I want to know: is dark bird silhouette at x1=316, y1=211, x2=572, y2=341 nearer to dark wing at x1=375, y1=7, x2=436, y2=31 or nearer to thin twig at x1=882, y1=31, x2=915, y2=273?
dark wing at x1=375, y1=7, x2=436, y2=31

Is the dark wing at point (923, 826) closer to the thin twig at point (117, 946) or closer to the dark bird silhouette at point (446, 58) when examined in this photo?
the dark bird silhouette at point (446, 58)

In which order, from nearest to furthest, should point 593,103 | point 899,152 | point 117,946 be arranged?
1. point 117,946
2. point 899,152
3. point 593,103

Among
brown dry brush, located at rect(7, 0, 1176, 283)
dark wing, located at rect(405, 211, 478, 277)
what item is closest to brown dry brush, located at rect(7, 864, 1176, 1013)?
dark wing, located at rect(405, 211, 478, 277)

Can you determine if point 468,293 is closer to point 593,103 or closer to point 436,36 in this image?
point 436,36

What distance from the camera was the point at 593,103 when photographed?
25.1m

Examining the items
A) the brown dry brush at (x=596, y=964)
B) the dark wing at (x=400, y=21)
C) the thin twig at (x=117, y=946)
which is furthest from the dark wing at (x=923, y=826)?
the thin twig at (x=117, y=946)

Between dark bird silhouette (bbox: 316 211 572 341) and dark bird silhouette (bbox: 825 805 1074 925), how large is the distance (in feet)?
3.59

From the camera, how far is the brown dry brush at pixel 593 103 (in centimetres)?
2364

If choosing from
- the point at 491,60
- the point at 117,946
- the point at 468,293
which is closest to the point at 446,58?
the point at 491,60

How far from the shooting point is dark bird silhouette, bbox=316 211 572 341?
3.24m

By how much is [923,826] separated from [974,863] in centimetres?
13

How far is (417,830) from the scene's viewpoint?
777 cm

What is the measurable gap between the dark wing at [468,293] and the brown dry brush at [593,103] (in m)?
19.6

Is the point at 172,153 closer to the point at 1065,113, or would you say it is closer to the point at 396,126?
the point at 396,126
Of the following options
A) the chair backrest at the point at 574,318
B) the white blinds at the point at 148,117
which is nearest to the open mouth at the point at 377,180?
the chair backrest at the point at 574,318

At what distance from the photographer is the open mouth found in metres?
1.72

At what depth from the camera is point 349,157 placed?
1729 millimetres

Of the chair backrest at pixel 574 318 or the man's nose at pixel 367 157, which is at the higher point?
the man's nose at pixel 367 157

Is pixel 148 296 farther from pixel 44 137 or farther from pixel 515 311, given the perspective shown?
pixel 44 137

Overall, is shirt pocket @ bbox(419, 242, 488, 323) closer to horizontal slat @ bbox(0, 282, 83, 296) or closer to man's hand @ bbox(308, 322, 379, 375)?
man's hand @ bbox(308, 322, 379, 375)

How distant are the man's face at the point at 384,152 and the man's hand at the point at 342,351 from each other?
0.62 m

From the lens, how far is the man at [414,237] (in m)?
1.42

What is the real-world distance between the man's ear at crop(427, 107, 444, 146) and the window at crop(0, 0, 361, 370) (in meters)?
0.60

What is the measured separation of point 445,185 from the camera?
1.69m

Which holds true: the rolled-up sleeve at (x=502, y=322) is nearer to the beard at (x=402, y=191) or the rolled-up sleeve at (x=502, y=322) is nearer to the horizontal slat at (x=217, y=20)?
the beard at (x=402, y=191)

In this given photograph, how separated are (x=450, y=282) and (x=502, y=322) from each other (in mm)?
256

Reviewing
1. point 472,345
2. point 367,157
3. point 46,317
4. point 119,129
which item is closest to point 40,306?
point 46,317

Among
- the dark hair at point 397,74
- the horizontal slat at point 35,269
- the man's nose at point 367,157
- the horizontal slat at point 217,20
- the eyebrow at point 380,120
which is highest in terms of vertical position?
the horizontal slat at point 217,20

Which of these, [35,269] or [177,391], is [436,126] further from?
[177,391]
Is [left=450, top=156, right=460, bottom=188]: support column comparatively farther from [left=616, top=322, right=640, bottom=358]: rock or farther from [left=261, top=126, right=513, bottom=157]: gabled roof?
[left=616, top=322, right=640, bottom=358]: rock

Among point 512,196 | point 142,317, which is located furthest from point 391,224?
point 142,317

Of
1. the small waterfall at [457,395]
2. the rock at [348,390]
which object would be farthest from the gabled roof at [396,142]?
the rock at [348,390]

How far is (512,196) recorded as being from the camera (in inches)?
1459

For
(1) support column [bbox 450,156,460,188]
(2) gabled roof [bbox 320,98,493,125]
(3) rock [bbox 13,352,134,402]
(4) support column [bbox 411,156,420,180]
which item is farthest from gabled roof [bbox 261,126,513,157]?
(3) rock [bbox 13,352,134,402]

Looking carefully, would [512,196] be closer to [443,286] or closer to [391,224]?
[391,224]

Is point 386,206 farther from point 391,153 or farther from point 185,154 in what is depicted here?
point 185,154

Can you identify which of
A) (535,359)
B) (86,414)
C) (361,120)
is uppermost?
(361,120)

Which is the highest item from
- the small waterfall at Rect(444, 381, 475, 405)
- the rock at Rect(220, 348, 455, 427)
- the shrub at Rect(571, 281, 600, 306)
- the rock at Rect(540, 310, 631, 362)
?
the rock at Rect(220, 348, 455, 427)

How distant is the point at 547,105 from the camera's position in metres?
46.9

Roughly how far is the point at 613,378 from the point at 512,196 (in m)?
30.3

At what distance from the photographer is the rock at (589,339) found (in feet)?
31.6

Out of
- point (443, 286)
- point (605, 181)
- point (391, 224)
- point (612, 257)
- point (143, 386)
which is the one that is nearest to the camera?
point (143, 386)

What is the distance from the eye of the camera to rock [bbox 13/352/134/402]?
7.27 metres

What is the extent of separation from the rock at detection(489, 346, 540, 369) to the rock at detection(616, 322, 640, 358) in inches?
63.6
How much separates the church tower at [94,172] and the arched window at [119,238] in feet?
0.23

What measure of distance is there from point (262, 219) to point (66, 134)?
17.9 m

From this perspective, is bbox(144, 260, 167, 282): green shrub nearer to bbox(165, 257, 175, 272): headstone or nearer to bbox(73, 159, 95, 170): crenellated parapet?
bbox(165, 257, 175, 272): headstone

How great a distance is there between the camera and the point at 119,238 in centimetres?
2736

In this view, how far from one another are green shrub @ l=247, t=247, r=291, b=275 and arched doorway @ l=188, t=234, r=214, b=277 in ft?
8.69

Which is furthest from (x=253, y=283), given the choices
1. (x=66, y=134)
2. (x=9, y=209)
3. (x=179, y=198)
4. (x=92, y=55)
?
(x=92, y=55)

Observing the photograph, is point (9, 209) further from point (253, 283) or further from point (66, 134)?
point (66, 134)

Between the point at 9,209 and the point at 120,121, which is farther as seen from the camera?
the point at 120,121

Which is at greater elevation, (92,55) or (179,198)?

...

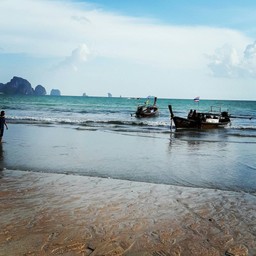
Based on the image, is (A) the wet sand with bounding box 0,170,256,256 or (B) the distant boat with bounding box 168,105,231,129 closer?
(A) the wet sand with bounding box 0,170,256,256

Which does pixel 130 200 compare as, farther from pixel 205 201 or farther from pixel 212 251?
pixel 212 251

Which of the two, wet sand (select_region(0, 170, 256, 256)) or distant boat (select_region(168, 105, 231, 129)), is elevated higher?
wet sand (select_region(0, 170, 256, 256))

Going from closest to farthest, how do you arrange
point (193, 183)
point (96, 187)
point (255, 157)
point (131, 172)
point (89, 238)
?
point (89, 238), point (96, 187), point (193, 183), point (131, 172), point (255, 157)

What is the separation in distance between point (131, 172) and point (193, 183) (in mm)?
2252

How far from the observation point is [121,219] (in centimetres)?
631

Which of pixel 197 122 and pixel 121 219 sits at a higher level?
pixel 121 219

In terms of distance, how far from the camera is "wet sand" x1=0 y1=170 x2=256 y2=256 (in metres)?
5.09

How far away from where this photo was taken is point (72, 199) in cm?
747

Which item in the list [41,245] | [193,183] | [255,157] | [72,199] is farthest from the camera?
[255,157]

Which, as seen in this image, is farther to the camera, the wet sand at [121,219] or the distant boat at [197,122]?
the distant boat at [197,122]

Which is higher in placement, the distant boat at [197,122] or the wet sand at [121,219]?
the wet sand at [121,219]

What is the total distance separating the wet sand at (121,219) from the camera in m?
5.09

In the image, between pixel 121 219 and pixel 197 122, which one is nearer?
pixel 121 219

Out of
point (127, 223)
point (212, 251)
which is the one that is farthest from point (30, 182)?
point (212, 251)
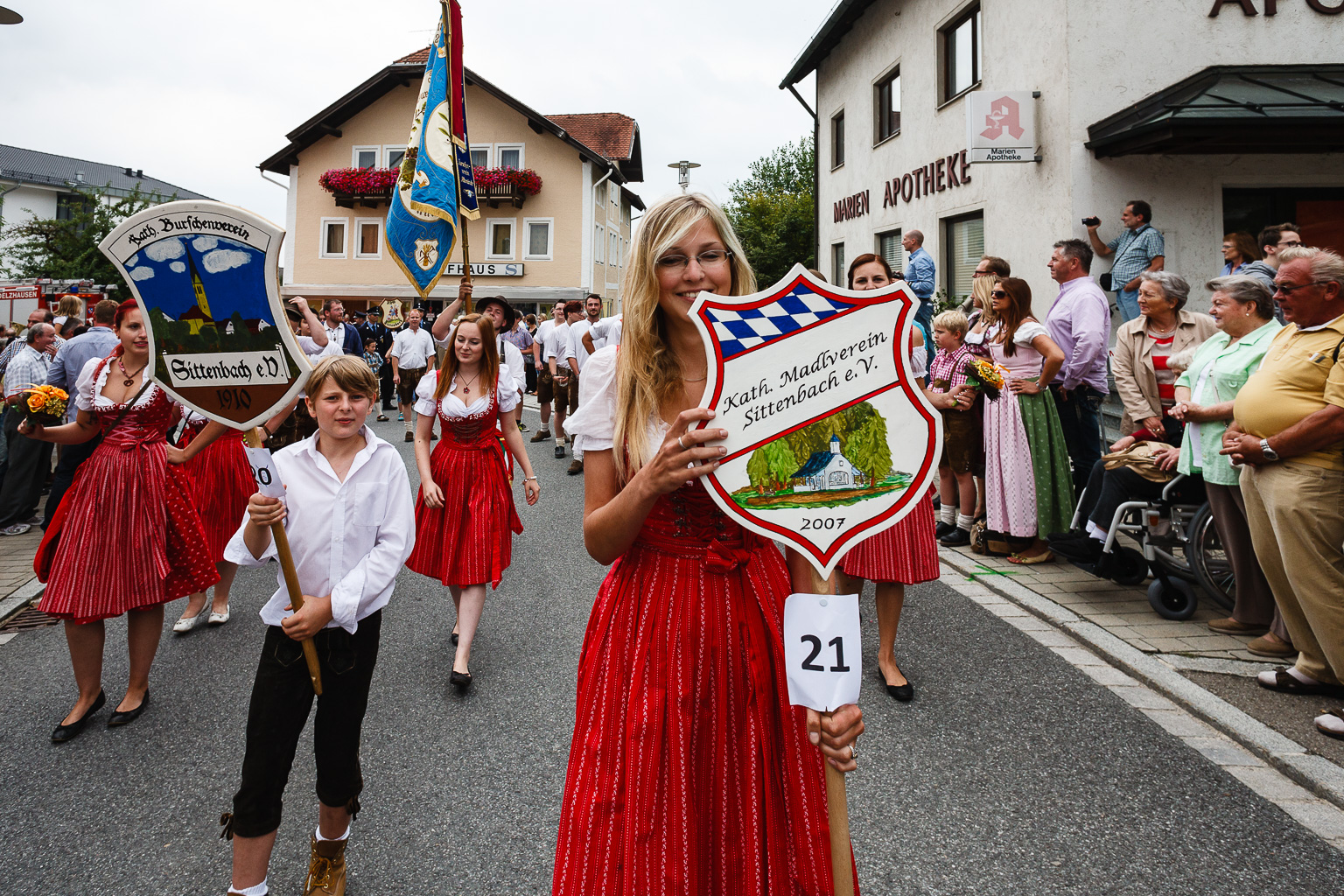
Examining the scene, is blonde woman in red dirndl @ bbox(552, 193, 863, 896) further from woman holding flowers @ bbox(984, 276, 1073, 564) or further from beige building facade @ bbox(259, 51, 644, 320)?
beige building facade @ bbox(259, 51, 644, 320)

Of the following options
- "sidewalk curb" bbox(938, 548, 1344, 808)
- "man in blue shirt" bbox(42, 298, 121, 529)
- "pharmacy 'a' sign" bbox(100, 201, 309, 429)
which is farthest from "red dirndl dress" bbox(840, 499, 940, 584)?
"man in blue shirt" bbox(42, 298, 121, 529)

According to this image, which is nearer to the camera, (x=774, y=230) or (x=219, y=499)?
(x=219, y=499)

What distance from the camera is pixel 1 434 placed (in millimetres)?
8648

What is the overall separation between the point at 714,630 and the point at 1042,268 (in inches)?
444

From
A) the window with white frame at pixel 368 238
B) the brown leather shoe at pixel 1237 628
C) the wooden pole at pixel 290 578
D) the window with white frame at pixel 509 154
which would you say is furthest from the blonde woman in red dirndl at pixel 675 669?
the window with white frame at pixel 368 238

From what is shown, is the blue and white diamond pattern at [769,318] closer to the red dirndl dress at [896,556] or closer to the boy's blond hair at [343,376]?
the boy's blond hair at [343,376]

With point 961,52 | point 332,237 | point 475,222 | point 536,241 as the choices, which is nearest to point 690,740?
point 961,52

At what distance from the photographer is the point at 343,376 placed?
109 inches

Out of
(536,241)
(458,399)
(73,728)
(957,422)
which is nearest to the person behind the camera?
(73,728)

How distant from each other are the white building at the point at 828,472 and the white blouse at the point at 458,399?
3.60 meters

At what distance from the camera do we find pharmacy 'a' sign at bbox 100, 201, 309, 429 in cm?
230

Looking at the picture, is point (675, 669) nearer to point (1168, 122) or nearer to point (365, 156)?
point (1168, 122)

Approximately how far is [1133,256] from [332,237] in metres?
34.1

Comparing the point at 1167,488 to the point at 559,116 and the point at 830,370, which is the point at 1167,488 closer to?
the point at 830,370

■ AIM OF THE EXERCISE
Rename "open mouth" to "parted lips" in the records from the line with "What is the measurable" to the line with "1729 millimetres". Return only those lines, with everything else left unchanged.

■ TASK ANSWER
What is the measurable gap between the dark wing at [468,293] and the brown dry brush at [593,103] (in m)?
19.6

Is the point at 172,153 closer to the point at 1065,113, or would you say it is closer to the point at 396,126?
the point at 396,126
Of the following options
A) the chair backrest at the point at 574,318
B) the white blinds at the point at 148,117
which is nearest to the parted lips at the point at 377,180?
the chair backrest at the point at 574,318

At what distance from the photographer is the parted lips found in metres?
1.72

At what depth from the camera is point 349,157 placed?
1729 millimetres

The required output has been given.